*** Opening Information shown ***

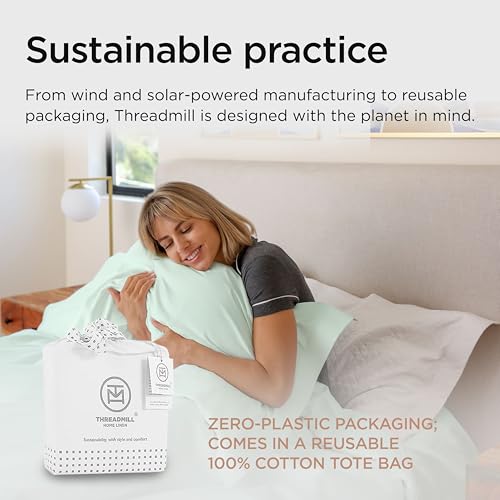 Image of Threadmill King Size Sheets | 600 Thread Count King Bed Sheets Set for King Mattress 16 inch Deep Pocket | Sateen Weave 4-Piece Bedding Set with Cooling Effect | Seaglass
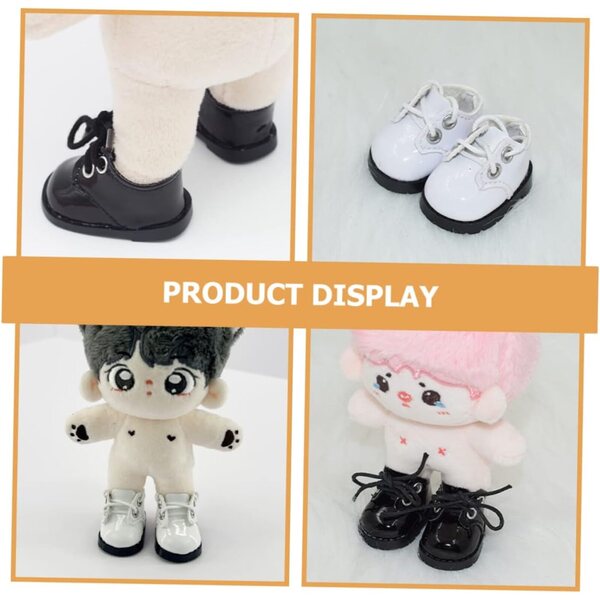 BESPORTBLE Mini-Schuhe für 20-cm-Puppen, Accessoires aus strapazierfähigem Leder und kreative Dekorationen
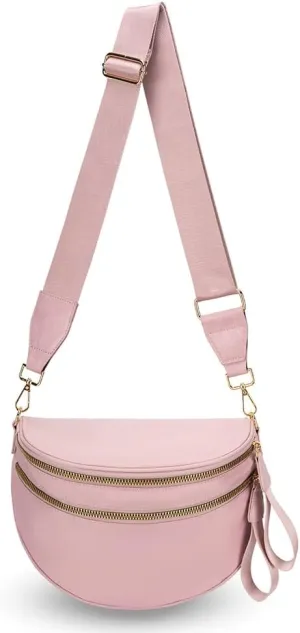 Checkered Crossbody Bum Bag for Women Nylon Checkereds Crossbody Bag Spacious Checkered Purse Bum Bag (Pink-A)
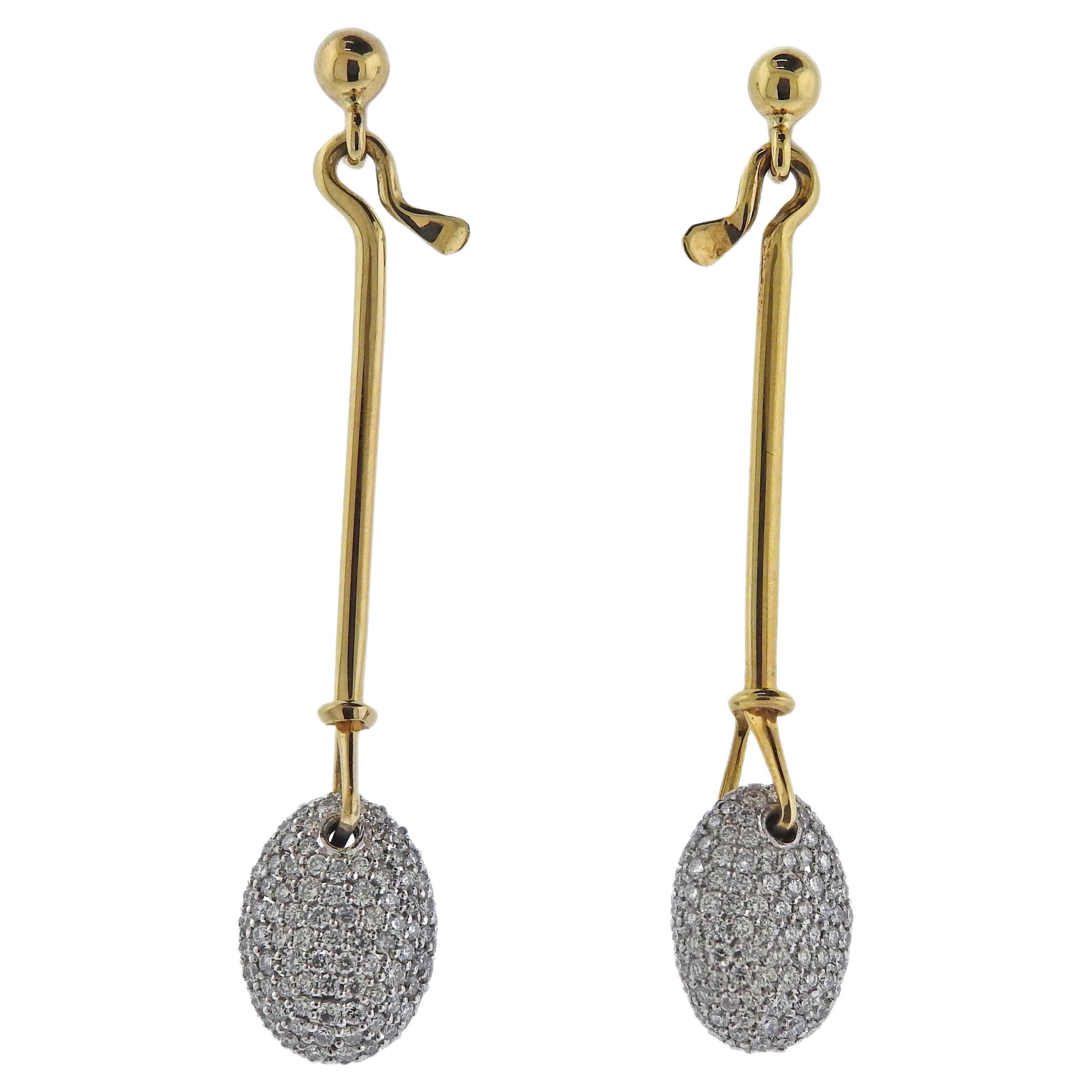 Georg Jensen Dew Drop Gold Diamond Earrings 1128 For Sale
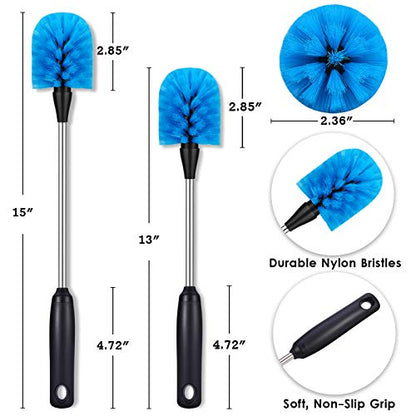  Tainless Steel Bottle Brush, 2 Pack Long Handle Water Bottle Scrubbing Brush, Built For Cleaning Sports Bottles, Baby Bottles, Cups, Mugs, Glasswares, Tumblers, Wine Decanters, Flask, 13 In - 15 In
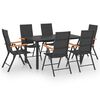 vidaXL Set da Pranzo da Giardino 7 pz Nero e Marrone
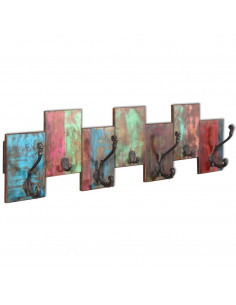 Appendiabiti con 7 Ganci in Legno Massello di Recupero 2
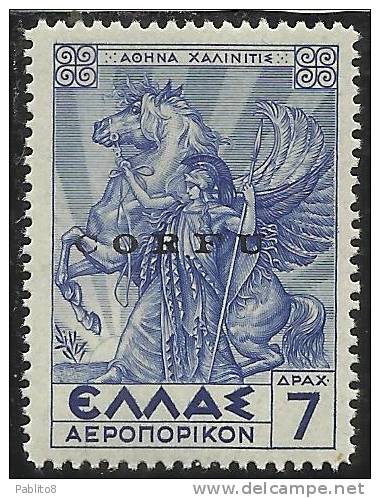 CORFU´ 1941  POSTA AEREA AIR MAIL SOPRASTAMPATO  DI GRECIA OVERPRINTED GREECE 7 DRACME MNH - Korfu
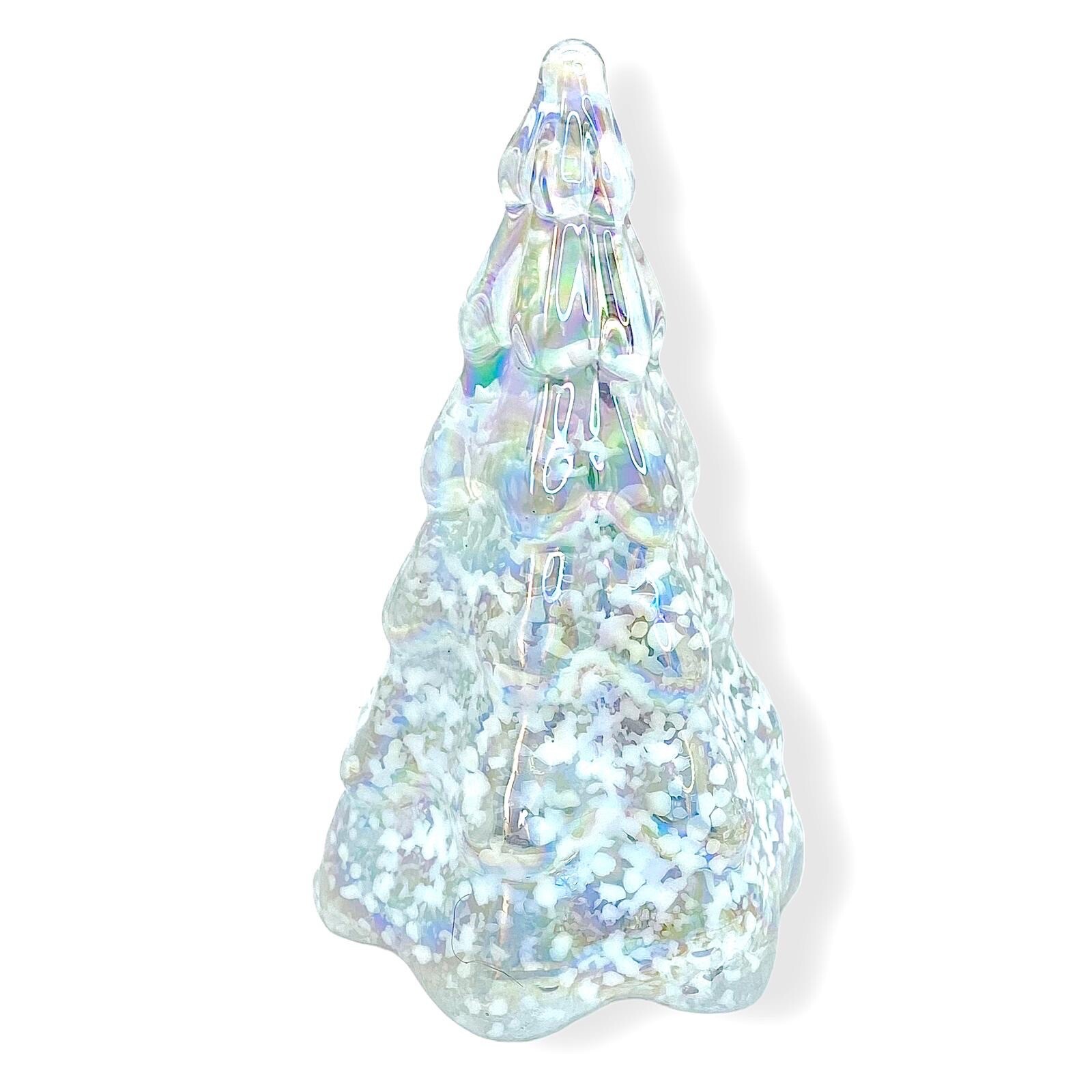 Silvestri Iridescent Art Glass Christmas Tree Confetti Figurine 5” Holiday Decor
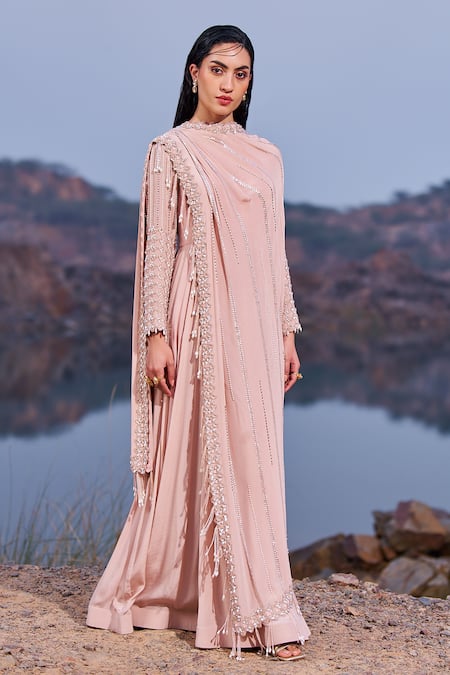 Buy_Nidhika Shekhar_Pink Crepe Sequins Crew Neck Jalsaa E Bahaar Embroidered Draped Anarkali _Online_at_Aza_Fashions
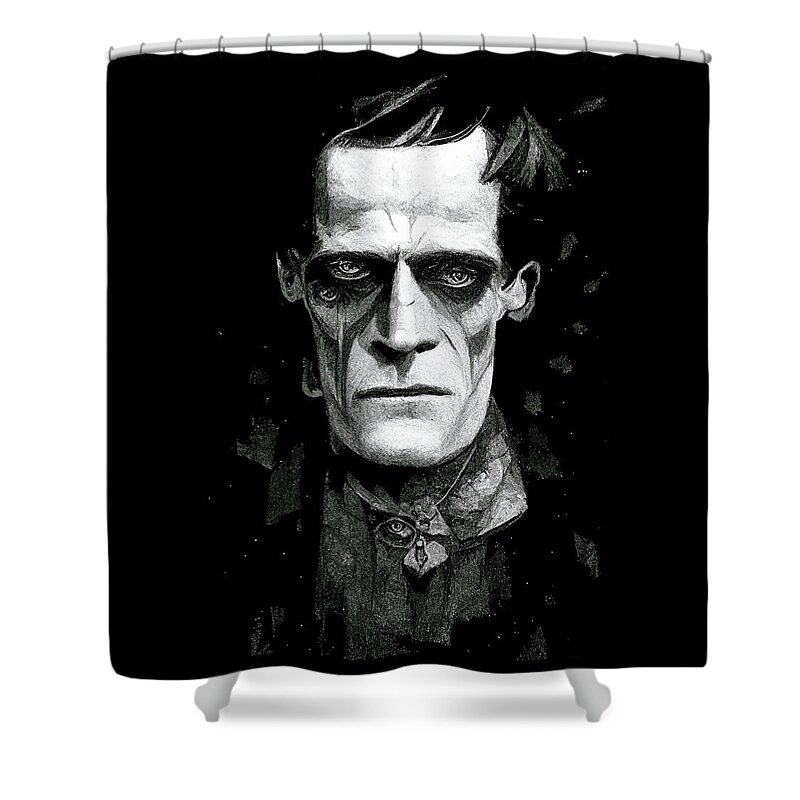 Frankenstein Shower Curtain featuring the digital art Frankenstein's Monster - Dark Gothic Art by Mark Tisdale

*** Closing Information shown ***

**Task details:** Pull every line of text from the listing above, word for word, and leave the pictures out of your answer.

**Finished exercise:**
 Image of Threadmill King Size Sheets | 600 Thread Count King Bed Sheets Set for King Mattress 16 inch Deep Pocket | Sateen Weave 4-Piece Bedding Set with Cooling Effect | Seaglass
 BESPORTBLE Mini-Schuhe für 20-cm-Puppen, Accessoires aus strapazierfähigem Leder und kreative Dekorationen
 Checkered Crossbody Bum Bag for Women Nylon Checkereds Crossbody Bag Spacious Checkered Purse Bum Bag (Pink-A)
 Georg Jensen Dew Drop Gold Diamond Earrings 1128 For Sale
  Tainless Steel Bottle Brush, 2 Pack Long Handle Water Bottle Scrubbing Brush, Built For Cleaning Sports Bottles, Baby Bottles, Cups, Mugs, Glasswares, Tumblers, Wine Decanters, Flask, 13 In - 15 In
 vidaXL Set da Pranzo da Giardino 7 pz Nero e Marrone
 Appendiabiti con 7 Ganci in Legno Massello di Recupero 2
 CORFU´ 1941  POSTA AEREA AIR MAIL SOPRASTAMPATO  DI GRECIA OVERPRINTED GREECE 7 DRACME MNH - Korfu
 Silvestri Iridescent Art Glass Christmas Tree Confetti Figurine 5” Holiday Decor
 Buy_Nidhika Shekhar_Pink Crepe Sequins Crew Neck Jalsaa E Bahaar Embroidered Draped Anarkali _Online_at_Aza_Fashions
 Frankenstein Shower Curtain featuring the digital art Frankenstein's Monster - Dark Gothic Art by Mark Tisdale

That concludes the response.